035 特殊性癖、俺は比較的まとも
「特殊な事故物件……? 俺のバカな頭でも分かるように教えてくれ」
「そうだな……。先ず、家を借りたいって言っているお嬢さんは、そもそも事故物件でも大丈夫なのかい?」
濃月さんが、さくもに尋ねる。
「ええ、あたしは事故物件でも気にしないわ。安ければ何でもいいの。ストゼロさえ飲めれば十分よ」
「そうかい……。それは頼もしい」
濃月さんは立ち上がり、腐りかかったような木の本棚から、色褪せた分厚いファイルを引っ張り出した。埃がぶわっと舞って、鼻がムズムズしてきた。
「えーっと、この近くにも、ちゃんとあるよ……。刺激的な事故物件がね……」
ページをぺらぺら捲る濃月さんの手が、ある所でピタリと止まった。そして、そのページを開いたファイルをさくもが座っている正面へと置いた。俺も内容が気になったので覗き込む。
「場所は、帯人2丁目……。帯人高校までは歩いて5分。距離は問題無いはずだ。築13年だが、2LDKで家賃は1万円。敷金無し……」
なん……だと……?
レオパレスに住んでいる俺は一体何なんだろう。高い家賃を払った上で、壁が紙みたいな家で生活しているのだ。事故物件とは言えど、俺も引越しを夢見た。
「ええ、良いわね。あたし、ここに決めたわ」
さくもは即決だった。
「おい、さくも……! いくらなんでも怪しいぞ! 事故物件って、一体ここで何があったんだよ!?」
俺は、真実を知りたかった。
「お嬢さんが知りたいのなら答えよう……」
何故か、濃月さんの瞳孔が開いている。口元も緩み、明らかに興奮しているのが分かる。
「興味無いけど、念の為聞いておこうかしら。幽霊が出て、あたしのストゼロを飲んだりしたら大変だから……」
「多分、君らが生まれて3、4年後ぐらいの出来事だったかな……。そこは、大量殺人があった部屋なんだ」
聞いたことがある。日本の歴史上、トップに入るレベルの大量殺人が、かつてこの帯人町であったのだ。まさか、その部屋が……。

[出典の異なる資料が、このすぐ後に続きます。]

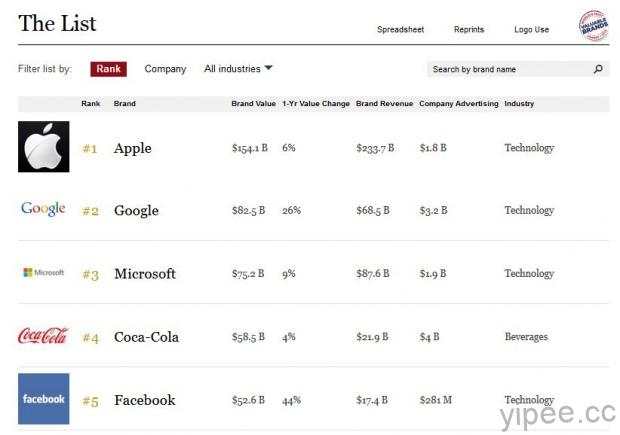The World's Most Valuable Brands-1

「犯人はとある少年だった。被害者は、十代から二十代の男性合わせて17人……。亡くなった人達は、皆、美形だったらしい。しかも、全ての遺体に共通していることがある。何だか分かるかい? 首だよ。全て、首が切断されていたんだ!」
濃月さんの一定だった声のトーンが、ここに来て最大値を記録した。事件の話になった途端に豹変した。いや、正確に言えば、「首」と言うワードが飛び出て来た時からだ。